When he had finished, Pup went into the temple. It suddenly seemed very small. Virginity is an asset to a geomancer. Maiden virtue holds some special qualities that are dissipated by sexual experience. Pup had known this long before he yielded to temptation (or resisted the temptation to keep himself pure and aloof) because the price he was paying in avoiding sex was very high and his diffuse, urgent desires had to be constantly assaulted by invocation and banishing rituals.
But the effect of terminating chastity was dramatic. He could no longer do magic. It was true, just as the books said, the gift was lost, the power vanished.
He stood in the temple and looked about him and saw a poky attic bedroom with streaky black walls and bits of rubbish lying on an old bamboo table. The idea of making holy water or burning incense seemed grotesque. He could not imagine chanting all that Hebrew mumbo-jumbo, at least not seriously. He had abandoned his chastity and the power had gone.
Or could it be that something more easily explainable had happened? Here Pup’s strong vein of common sense asserted itself. Could it be instead that now he had discovered sex, the things which he had done before now seemed mere childish substitutes for it? Very likely. Most probably it was both these explanations which contributed to his feeling of boredom about the temple and what had gone on in it.
He looked regretfully at his collection of books.
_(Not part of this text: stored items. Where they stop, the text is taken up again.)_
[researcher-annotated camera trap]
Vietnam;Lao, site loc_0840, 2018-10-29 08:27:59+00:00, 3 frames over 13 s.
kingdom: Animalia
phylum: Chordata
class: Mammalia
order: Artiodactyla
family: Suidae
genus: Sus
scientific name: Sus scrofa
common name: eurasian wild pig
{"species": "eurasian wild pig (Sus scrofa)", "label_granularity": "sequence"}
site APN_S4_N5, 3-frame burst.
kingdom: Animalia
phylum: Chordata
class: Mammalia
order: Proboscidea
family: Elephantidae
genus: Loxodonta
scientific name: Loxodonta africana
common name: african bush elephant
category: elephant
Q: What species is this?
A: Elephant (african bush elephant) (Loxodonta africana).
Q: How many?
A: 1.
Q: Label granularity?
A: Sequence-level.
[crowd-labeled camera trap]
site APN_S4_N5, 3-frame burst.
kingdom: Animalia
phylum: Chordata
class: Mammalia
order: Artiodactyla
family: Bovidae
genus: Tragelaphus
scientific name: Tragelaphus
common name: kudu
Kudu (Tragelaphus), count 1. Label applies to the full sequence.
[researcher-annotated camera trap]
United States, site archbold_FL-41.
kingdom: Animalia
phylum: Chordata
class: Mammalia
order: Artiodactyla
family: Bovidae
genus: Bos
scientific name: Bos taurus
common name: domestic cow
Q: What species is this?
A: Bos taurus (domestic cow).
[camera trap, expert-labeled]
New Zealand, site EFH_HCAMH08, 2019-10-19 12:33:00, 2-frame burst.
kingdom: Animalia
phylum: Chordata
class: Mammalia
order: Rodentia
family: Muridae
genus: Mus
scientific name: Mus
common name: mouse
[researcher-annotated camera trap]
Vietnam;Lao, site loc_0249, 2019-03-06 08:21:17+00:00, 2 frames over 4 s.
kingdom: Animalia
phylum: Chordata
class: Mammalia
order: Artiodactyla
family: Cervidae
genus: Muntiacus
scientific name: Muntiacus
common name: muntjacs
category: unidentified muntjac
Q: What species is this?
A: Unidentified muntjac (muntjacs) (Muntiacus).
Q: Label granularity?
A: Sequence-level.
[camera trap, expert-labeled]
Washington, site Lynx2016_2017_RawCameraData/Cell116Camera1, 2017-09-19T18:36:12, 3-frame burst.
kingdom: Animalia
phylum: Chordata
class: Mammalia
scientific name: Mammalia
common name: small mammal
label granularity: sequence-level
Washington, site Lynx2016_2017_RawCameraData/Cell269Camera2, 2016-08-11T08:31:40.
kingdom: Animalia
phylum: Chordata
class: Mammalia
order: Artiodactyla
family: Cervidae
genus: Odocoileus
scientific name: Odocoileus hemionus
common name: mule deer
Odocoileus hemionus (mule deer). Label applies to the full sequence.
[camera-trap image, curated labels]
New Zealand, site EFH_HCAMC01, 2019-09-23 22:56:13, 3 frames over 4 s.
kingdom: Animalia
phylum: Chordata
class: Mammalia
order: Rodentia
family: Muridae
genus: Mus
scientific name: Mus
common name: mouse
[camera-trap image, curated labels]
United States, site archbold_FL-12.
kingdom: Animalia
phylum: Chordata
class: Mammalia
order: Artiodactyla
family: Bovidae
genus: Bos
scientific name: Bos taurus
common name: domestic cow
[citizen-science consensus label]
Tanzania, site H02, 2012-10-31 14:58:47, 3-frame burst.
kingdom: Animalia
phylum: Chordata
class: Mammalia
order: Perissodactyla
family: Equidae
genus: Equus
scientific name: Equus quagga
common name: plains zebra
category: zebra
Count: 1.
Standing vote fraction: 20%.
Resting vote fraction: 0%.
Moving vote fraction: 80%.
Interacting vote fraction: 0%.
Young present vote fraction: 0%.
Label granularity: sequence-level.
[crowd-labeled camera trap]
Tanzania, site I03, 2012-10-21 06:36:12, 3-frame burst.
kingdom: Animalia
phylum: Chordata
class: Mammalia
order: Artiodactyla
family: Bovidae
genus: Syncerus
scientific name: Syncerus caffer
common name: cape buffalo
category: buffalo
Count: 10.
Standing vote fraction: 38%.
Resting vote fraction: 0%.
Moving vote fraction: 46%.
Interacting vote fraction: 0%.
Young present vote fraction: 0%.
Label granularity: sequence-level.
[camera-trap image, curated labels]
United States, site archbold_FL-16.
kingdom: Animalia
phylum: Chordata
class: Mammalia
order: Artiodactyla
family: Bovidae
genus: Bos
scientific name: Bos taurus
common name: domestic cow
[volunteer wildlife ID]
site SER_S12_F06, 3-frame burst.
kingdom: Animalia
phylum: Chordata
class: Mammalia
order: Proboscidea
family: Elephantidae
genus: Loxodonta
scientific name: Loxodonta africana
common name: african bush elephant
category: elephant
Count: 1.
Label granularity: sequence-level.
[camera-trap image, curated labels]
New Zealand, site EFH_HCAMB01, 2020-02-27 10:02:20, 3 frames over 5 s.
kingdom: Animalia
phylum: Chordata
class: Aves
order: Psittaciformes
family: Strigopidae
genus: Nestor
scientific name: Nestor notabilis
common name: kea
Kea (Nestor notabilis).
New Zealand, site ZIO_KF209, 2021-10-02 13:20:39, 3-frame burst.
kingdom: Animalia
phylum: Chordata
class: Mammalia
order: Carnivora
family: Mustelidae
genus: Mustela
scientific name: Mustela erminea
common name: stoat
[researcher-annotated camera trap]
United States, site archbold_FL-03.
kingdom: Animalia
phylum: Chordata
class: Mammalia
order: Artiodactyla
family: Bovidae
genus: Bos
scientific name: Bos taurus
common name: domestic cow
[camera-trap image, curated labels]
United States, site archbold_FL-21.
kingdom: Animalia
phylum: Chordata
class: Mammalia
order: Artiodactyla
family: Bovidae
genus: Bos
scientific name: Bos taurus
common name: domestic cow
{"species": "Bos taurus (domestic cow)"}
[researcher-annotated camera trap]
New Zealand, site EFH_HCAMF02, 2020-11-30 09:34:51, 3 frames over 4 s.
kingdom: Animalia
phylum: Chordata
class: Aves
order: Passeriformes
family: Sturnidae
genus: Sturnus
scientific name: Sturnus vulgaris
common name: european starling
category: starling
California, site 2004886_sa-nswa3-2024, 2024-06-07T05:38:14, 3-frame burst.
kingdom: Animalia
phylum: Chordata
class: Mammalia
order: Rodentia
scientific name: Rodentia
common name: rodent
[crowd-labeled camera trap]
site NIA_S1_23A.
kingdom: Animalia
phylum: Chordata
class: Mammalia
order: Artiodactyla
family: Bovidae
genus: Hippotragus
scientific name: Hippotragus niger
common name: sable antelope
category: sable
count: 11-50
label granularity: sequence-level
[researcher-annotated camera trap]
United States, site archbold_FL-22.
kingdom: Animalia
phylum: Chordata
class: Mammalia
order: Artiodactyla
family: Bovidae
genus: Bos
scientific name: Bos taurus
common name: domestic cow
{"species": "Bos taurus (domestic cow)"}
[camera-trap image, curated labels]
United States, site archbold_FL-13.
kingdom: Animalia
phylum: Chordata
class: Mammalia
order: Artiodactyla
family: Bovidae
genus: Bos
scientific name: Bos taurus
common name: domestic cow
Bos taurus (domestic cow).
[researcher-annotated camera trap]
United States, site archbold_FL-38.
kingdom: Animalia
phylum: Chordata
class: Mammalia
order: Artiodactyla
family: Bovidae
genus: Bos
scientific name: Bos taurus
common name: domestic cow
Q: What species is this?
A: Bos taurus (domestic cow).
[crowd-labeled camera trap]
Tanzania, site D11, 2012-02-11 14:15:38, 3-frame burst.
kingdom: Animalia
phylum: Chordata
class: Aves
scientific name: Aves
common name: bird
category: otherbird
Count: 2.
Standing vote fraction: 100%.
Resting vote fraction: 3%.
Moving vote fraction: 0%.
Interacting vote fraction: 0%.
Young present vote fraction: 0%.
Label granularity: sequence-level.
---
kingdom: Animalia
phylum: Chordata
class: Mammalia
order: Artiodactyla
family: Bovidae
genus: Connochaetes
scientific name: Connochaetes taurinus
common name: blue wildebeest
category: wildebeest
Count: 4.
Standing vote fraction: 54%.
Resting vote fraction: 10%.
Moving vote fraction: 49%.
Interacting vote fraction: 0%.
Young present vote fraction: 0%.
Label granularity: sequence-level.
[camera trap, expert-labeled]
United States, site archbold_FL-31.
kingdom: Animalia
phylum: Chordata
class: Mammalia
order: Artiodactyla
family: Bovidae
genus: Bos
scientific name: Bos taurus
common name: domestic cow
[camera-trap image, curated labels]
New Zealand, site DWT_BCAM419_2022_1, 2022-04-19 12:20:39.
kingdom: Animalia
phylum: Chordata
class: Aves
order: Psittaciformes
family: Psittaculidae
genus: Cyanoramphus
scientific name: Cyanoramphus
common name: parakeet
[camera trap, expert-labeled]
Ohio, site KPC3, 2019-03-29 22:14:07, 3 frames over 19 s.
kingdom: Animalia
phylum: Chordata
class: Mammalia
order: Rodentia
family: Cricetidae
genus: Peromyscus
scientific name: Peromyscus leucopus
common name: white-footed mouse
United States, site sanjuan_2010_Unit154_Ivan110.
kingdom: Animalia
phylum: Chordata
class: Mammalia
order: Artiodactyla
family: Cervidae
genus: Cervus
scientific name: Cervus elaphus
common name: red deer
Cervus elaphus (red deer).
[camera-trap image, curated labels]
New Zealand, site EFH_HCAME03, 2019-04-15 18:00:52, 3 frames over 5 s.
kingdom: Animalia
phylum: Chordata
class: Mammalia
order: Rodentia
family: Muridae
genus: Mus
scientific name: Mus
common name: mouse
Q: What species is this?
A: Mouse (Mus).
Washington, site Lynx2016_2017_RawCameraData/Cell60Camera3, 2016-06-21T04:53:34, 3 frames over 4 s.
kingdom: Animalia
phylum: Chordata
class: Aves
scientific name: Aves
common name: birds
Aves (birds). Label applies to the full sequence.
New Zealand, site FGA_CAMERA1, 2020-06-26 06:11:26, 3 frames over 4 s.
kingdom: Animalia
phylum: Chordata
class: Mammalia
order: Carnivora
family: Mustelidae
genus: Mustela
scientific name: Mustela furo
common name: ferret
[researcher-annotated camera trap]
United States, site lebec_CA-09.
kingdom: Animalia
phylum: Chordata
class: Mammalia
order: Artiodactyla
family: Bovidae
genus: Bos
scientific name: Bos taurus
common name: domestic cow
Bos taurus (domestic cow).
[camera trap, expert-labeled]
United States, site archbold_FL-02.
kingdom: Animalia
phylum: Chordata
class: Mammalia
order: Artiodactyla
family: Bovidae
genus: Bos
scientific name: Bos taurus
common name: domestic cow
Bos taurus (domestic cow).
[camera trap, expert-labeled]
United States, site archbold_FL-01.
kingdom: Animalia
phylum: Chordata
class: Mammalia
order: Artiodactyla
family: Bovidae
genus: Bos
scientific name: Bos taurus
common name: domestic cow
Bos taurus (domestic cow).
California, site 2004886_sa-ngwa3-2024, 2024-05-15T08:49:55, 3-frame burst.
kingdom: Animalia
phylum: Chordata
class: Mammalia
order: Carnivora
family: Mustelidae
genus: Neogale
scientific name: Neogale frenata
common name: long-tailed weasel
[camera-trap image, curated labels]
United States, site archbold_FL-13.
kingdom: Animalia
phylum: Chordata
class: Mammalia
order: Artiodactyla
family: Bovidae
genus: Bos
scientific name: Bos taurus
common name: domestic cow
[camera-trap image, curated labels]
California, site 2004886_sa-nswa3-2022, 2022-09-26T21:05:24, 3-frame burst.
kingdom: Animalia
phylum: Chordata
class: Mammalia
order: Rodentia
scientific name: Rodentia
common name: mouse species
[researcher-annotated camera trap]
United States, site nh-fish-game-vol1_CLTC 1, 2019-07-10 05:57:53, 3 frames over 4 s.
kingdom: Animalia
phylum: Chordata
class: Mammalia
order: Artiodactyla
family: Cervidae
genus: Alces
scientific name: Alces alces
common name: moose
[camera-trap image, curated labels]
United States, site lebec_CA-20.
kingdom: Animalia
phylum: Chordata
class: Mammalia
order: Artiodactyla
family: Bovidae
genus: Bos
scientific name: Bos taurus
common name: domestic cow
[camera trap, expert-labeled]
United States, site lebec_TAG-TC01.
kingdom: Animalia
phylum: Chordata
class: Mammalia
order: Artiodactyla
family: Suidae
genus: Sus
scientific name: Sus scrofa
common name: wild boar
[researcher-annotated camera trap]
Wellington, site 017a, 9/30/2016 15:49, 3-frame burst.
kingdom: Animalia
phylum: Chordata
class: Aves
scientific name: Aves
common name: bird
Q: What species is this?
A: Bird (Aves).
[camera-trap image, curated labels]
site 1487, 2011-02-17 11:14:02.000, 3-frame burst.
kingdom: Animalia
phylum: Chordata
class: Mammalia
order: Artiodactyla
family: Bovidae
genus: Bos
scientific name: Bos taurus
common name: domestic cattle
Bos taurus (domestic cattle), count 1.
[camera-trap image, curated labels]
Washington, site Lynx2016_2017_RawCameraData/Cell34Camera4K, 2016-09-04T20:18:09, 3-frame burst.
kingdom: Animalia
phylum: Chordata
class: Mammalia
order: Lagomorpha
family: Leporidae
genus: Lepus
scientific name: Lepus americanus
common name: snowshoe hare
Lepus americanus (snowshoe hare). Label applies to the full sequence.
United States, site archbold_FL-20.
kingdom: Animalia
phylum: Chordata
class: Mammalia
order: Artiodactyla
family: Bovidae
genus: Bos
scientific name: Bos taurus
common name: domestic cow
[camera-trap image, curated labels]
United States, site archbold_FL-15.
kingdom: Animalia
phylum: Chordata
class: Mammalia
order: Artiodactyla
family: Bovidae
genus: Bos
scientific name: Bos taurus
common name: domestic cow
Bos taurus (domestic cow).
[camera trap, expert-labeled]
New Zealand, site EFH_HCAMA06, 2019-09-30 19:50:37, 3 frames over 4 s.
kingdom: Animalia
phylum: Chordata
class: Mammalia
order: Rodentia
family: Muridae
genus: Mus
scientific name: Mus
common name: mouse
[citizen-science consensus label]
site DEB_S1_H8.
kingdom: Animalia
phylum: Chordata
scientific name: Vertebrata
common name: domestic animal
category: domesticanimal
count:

He thought of all the knowledge he had accumulated. It was a pity to waste it. Perhaps he need not waste it
. Considering the enormous store Dolly had learned—had been taught, he thought, by him—to set on magic and the rituals and all the jiggery-pokery of it, it would be unkind and unwise altogether to abandon it. He loved Dolly. But, oh, how he loved this new glory that had entered his life! The two loves seemed incompatible unless he could achieve some compromise and achieve it through his lost magical skills.
Pup stood at the window in the temple, thinking of all this, holding the silly knife with its crudely painted handle, watching the blackened leaves drop from the fruit trees and float slowly down on to the wet grass. A plan, daring yet simple, was beginning to take shape in his mind.
12
Dismay was what most women felt in the presence of Yvonne Colefax. If a woman knew she was going to see Yvonne, she would dress carefully and pay particular attention to her face and hair only to find that she was still inadequate, she was still not in competition. Yvonne inspired dismay and a resigned sinking of the heart. One remembered her as beautiful but generally as less beautiful than she was, so that each time one saw her afresh, it was with shock that she was so much lovelier than one had expected.
Two things about her consoled Myra. One was that Yvonne was nice, she was what people call “always the same” and that sameness was to be simple, childlike, and friendly, and the other was that the one person on earth Yvonne wanted to be noticed and admired by did not seem to see his wife as anything out of the ordinary. More than that, he seemed to prefer almost anyone’s company to hers, and if there was ever a case of a man treating his wife like a servant and his home like an hotel, this was it. Myra wouldn’t have put up with it for a moment, let alone five years or however long it had been that George and Yvonne had been married. Yvonne might have a Porsche to drive about in and a wonderful house just off the Bishop’s Avenue but that, Myra reflected sententiously, was no substitute for respect and consideration. And here was Yvonne, being George’s doormat again or at least his errand girl, running down to Camden Town with something else George had forgotten when she must surely have better things to do with her time.